=== Excerpted data ===
= = = = = = =

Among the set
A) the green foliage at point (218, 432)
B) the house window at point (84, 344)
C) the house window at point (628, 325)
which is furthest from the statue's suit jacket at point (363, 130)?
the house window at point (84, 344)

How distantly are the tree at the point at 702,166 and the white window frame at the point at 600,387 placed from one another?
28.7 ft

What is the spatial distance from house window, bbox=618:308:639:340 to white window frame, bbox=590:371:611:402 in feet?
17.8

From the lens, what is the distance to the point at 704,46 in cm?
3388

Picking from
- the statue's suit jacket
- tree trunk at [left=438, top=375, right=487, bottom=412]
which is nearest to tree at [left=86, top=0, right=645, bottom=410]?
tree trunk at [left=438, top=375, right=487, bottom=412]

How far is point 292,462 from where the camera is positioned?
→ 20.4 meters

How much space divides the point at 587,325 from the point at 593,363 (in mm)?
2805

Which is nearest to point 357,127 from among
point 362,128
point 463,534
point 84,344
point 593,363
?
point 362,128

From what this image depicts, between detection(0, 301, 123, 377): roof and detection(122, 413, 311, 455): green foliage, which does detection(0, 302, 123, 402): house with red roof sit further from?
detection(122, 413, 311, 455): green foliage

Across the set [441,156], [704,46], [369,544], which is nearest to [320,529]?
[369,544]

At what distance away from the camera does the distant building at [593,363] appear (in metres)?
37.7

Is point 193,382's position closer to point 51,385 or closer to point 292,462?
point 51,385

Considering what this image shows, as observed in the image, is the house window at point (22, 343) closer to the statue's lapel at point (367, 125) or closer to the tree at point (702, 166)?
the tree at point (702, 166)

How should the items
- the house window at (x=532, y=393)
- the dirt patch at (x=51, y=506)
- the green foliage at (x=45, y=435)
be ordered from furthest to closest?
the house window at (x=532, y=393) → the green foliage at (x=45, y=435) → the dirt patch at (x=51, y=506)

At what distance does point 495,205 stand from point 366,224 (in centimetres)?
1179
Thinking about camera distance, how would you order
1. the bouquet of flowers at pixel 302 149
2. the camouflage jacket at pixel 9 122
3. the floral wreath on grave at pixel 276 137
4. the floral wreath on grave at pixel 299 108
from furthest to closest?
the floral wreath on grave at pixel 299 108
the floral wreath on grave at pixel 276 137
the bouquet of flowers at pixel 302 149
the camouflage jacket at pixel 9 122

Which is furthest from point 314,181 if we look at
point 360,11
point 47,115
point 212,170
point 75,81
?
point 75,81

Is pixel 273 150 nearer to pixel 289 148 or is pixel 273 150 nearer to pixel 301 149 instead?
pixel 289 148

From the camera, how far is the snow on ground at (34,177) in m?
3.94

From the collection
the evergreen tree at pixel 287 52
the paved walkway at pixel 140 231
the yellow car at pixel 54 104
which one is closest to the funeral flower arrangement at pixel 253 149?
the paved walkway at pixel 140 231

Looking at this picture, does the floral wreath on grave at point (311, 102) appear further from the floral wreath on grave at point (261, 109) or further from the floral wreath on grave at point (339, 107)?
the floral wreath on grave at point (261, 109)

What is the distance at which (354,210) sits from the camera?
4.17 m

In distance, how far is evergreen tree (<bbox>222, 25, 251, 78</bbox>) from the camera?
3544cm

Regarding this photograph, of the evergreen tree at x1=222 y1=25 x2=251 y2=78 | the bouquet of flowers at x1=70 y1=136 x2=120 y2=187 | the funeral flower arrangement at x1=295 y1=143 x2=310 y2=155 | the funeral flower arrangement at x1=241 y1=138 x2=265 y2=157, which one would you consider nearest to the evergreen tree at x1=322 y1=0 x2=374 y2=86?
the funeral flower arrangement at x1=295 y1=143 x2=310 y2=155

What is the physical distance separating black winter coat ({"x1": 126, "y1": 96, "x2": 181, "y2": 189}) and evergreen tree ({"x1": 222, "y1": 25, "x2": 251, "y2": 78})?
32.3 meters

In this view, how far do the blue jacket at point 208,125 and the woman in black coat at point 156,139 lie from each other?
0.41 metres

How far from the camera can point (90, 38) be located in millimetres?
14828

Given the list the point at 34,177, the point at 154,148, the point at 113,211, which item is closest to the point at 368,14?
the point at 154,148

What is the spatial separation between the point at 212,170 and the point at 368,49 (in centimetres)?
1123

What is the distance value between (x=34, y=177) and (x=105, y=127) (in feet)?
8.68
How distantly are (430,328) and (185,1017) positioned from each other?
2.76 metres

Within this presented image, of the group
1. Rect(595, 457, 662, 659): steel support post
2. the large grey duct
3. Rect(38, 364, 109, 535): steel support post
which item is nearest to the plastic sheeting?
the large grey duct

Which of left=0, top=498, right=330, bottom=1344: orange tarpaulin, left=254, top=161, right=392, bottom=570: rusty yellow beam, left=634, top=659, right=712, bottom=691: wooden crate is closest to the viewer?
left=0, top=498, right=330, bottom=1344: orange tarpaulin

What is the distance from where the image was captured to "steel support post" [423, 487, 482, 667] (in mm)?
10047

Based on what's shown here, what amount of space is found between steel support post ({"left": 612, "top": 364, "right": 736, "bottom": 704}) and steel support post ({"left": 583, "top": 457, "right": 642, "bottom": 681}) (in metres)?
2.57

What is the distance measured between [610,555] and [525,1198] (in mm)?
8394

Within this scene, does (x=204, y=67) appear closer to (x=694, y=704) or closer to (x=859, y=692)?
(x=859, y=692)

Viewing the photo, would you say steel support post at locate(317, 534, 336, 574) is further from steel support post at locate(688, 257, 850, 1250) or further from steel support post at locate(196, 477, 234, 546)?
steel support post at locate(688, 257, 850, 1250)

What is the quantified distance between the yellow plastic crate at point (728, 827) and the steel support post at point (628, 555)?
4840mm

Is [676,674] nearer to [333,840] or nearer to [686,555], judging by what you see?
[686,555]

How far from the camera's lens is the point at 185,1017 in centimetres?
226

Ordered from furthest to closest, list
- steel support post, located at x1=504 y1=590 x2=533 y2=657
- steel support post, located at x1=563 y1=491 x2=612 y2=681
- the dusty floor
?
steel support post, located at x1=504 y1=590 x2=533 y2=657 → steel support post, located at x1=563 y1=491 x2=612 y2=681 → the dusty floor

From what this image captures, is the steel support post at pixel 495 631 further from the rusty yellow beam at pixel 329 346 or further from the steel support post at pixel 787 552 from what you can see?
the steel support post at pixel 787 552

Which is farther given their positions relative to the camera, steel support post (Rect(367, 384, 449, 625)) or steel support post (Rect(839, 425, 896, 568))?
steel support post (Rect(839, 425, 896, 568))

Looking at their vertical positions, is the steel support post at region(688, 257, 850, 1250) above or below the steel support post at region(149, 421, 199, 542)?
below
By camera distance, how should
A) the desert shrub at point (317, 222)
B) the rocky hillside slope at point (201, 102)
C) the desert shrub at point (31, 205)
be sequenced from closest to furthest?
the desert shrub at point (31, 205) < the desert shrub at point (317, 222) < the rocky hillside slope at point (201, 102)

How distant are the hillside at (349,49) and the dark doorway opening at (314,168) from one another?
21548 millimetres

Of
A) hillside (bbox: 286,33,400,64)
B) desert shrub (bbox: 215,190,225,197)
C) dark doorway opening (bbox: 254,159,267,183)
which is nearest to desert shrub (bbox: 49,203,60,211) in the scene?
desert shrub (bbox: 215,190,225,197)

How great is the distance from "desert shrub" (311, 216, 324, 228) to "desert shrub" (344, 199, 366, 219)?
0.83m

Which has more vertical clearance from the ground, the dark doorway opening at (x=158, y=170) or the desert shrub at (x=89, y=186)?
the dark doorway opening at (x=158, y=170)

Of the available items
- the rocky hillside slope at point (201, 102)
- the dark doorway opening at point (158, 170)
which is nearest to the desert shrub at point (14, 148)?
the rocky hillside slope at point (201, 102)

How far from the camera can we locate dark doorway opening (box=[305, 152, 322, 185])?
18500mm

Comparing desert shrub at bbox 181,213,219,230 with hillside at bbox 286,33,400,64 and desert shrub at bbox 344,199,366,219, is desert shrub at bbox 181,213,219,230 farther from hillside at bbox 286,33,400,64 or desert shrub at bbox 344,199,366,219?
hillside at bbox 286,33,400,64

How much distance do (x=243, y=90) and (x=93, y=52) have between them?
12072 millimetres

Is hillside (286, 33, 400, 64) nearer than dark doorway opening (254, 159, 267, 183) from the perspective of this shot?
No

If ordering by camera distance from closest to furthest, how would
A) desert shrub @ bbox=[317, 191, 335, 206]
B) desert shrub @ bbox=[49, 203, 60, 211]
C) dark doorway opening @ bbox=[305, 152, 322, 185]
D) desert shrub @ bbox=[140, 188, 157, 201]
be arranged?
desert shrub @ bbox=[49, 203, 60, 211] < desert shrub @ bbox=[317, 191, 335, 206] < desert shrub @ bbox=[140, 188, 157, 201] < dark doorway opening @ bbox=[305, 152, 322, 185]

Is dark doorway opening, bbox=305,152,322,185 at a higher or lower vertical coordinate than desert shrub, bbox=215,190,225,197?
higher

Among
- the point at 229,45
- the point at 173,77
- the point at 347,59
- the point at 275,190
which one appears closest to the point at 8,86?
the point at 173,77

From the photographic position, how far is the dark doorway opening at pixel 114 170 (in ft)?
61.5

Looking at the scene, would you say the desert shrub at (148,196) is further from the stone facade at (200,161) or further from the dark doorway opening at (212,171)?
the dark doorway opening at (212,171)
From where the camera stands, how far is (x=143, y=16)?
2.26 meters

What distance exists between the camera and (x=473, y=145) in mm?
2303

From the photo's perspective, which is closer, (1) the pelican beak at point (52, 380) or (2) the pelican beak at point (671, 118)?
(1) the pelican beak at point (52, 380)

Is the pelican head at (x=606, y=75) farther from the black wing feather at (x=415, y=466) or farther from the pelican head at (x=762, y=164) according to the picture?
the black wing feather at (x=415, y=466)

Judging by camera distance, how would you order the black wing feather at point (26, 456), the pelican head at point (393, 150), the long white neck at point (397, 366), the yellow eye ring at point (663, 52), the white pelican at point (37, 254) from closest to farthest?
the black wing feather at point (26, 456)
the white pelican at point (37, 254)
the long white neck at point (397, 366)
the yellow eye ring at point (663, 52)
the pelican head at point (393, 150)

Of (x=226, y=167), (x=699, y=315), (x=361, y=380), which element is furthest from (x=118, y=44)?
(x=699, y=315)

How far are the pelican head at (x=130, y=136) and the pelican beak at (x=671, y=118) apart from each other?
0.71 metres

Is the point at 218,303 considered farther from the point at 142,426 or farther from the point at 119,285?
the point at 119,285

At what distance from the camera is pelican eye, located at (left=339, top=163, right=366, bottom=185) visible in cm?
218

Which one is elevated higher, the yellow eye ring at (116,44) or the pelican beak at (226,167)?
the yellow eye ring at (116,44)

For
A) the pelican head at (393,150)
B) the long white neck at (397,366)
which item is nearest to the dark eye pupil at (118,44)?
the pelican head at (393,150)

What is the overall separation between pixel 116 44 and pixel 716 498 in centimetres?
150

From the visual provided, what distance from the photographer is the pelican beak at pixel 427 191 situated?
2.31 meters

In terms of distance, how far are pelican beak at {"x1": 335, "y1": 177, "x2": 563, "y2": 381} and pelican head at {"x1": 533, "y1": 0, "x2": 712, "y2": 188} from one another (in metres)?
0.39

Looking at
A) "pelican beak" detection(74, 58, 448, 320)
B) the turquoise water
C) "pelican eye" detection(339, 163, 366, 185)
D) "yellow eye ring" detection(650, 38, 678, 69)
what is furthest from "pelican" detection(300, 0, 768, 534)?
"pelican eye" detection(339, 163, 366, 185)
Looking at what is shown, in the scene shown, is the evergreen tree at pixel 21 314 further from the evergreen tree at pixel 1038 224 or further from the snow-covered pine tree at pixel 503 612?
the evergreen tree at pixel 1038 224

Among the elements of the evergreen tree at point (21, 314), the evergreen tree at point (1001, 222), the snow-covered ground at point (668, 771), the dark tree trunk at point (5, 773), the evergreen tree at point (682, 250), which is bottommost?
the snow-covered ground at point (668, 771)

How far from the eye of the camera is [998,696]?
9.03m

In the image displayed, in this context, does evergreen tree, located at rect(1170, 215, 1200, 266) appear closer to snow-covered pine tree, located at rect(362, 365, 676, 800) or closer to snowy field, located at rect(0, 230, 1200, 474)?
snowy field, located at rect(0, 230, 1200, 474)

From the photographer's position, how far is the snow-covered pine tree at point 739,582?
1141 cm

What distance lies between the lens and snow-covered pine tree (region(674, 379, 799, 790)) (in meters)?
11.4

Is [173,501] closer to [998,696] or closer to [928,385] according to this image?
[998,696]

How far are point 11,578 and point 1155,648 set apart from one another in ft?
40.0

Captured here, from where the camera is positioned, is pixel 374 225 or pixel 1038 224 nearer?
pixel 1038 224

= = = = = = =

=== Exercise directions ===
Print from the line containing "How far from the eye" to the last line above, exactly as written.

=== Correct output ===
How far from the eye of the camera is [998,696]?
9.03m

In the image displayed, in this context, does evergreen tree, located at rect(1170, 215, 1200, 266) appear closer to snow-covered pine tree, located at rect(362, 365, 676, 800) or closer to snowy field, located at rect(0, 230, 1200, 474)?
snowy field, located at rect(0, 230, 1200, 474)

From the photographer's position, how far is the snow-covered pine tree at point 739,582?
1141 cm

What distance lies between the lens and snow-covered pine tree (region(674, 379, 799, 790)) (in meters)?
11.4

Is [173,501] closer to [998,696] or closer to [928,385] according to this image?
[998,696]

How far are point 11,578 and point 1155,648 set apart from one another in ft?
40.0

Captured here, from where the camera is positioned, is pixel 374 225 or pixel 1038 224 nearer?
pixel 1038 224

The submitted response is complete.